Monday, May 1, 2023 04:17 PM EDT Updated: Tuesday, May 2, 2023 06:13 AM EDT
By Associated Press
The U.S. Supreme Court in Washington, D.C. (IL photo/Marilyn Odendahl)

An Indiana law that requires abortion clinics to either bury or cremate fetal remains will remain in effect after the U.S. Supreme Court declined on Monday to consider a lawsuit challenging it.

The court gave no explanation for its decision in an order it issued turning down hearings in several dozen cases.

That action will leave in place the law first adopted by Indiana’s Republican-dominated Legislature in 2016 and signed by then-Gov. Mike Pence.

The Chicago-based 7th Circuit Court of Appeals in November overturned an Indiana judge’s decision that the law infringed upon the religious and free speech rights of people who do not believe aborted fetuses deserve the same treatment as deceased people. The appeals court said the law didn’t require any woman to violate her beliefs as it only applied to hospitals or clinics.

The appeals court cited a 2019 ruling by the Supreme Court upholding the fetal remains provisions of the law and that the state had a legitimate interest in how those remains are disposed.
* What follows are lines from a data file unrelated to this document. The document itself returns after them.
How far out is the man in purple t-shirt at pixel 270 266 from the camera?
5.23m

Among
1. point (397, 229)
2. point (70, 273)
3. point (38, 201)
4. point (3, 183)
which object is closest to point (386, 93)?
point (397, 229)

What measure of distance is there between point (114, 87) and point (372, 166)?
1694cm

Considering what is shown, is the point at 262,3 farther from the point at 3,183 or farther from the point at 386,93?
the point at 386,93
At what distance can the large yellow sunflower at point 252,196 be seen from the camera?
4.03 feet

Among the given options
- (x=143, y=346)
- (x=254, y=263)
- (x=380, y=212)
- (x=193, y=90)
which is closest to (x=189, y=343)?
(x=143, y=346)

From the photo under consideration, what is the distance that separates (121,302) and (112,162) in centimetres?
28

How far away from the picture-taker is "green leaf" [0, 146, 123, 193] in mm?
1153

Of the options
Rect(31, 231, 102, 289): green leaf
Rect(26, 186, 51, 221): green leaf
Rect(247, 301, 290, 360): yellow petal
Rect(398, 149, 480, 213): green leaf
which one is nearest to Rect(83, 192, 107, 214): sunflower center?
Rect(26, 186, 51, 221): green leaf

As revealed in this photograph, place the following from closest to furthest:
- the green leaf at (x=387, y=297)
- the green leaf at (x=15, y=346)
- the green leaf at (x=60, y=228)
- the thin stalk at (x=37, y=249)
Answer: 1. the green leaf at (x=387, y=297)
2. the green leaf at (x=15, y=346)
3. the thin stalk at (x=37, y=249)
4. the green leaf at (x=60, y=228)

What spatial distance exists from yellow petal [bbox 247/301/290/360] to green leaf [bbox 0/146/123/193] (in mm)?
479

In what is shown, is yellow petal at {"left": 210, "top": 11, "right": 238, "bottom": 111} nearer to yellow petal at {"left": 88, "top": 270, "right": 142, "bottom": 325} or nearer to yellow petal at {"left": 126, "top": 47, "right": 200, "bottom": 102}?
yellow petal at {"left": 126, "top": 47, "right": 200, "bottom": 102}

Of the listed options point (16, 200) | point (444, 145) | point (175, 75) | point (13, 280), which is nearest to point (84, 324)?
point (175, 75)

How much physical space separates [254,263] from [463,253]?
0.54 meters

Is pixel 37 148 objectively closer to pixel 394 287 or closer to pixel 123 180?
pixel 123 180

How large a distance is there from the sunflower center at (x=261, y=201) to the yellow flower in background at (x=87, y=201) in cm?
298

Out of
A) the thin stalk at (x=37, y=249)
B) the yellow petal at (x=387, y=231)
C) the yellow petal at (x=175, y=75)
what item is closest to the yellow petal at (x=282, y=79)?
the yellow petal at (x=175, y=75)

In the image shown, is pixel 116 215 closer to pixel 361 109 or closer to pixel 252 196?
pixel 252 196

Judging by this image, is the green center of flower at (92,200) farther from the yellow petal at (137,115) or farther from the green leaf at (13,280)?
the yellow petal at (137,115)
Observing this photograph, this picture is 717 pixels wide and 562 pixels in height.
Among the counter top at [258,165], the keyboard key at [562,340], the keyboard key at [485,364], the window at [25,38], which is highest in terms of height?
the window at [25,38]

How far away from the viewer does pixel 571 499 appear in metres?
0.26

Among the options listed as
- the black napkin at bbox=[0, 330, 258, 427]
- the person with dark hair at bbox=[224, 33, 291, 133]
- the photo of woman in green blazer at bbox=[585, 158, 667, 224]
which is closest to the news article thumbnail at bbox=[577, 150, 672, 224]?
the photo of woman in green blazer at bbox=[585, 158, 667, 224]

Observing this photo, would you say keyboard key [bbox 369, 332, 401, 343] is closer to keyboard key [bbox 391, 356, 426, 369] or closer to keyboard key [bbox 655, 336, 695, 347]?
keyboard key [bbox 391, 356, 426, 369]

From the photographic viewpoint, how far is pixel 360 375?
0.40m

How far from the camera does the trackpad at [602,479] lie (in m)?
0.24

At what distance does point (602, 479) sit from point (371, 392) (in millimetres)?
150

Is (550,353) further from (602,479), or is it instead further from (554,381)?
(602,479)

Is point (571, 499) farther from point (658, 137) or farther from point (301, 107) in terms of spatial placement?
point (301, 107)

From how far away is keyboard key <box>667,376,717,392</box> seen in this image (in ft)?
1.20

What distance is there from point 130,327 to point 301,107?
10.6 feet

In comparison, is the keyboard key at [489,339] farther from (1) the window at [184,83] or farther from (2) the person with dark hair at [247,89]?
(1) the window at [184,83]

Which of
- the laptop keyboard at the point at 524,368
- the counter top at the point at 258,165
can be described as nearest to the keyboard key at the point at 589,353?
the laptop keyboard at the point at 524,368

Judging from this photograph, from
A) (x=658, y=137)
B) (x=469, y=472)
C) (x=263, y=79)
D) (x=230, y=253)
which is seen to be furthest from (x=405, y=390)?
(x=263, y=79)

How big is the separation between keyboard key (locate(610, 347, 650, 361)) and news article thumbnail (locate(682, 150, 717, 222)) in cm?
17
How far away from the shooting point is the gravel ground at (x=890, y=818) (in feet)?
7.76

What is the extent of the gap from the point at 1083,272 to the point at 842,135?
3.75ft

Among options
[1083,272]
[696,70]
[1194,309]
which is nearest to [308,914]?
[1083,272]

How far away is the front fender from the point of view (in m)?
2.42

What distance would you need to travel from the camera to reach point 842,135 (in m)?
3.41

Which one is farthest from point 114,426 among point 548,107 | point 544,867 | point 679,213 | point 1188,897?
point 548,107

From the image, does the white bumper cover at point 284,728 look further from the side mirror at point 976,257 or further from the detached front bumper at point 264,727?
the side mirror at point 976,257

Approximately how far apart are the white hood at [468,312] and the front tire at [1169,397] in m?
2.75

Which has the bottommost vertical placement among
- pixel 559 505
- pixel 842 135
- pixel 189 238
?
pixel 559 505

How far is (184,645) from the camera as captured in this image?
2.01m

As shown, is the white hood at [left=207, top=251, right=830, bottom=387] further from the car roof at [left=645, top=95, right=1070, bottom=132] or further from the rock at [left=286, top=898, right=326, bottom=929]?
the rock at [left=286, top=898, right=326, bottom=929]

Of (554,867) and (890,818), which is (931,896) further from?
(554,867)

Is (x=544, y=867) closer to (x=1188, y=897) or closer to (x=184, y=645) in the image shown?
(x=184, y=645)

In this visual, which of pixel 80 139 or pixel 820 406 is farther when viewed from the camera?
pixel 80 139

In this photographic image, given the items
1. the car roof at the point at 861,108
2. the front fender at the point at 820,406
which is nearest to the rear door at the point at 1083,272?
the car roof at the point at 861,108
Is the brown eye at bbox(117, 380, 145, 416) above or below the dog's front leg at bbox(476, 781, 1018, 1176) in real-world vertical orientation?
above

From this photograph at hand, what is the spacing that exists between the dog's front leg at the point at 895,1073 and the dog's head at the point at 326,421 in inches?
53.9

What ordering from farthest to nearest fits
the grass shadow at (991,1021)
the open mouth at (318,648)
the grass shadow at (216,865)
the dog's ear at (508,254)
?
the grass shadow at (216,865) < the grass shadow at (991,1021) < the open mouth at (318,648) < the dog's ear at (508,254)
The latest lawsuit against the fetal remains law was filed in 2020 on behalf of the Women’s Med Group abortion clinic in Indianapolis, its owner, two nurse practitioners who work at the clinic and three women.

Rupali Sharma, senior counsel at the New York-based Lawyering Project, which represented the group, said in a statement Monday that it was disappointed with the court’s order. Sharma said the group believed it “remains blatantly unconstitutional” for the state to force upon people its views about when life begins.

Indiana’s Republican attorney general has defended the law as recognizing fetal remains as more than medical waste and deserving of cremation or burial.

Indiana lawmakers last summer adopted a statewide abortion ban, but abortions have continued to be permitted in the state while awaiting an Indiana Supreme Court decision on the ban’s constitutionality.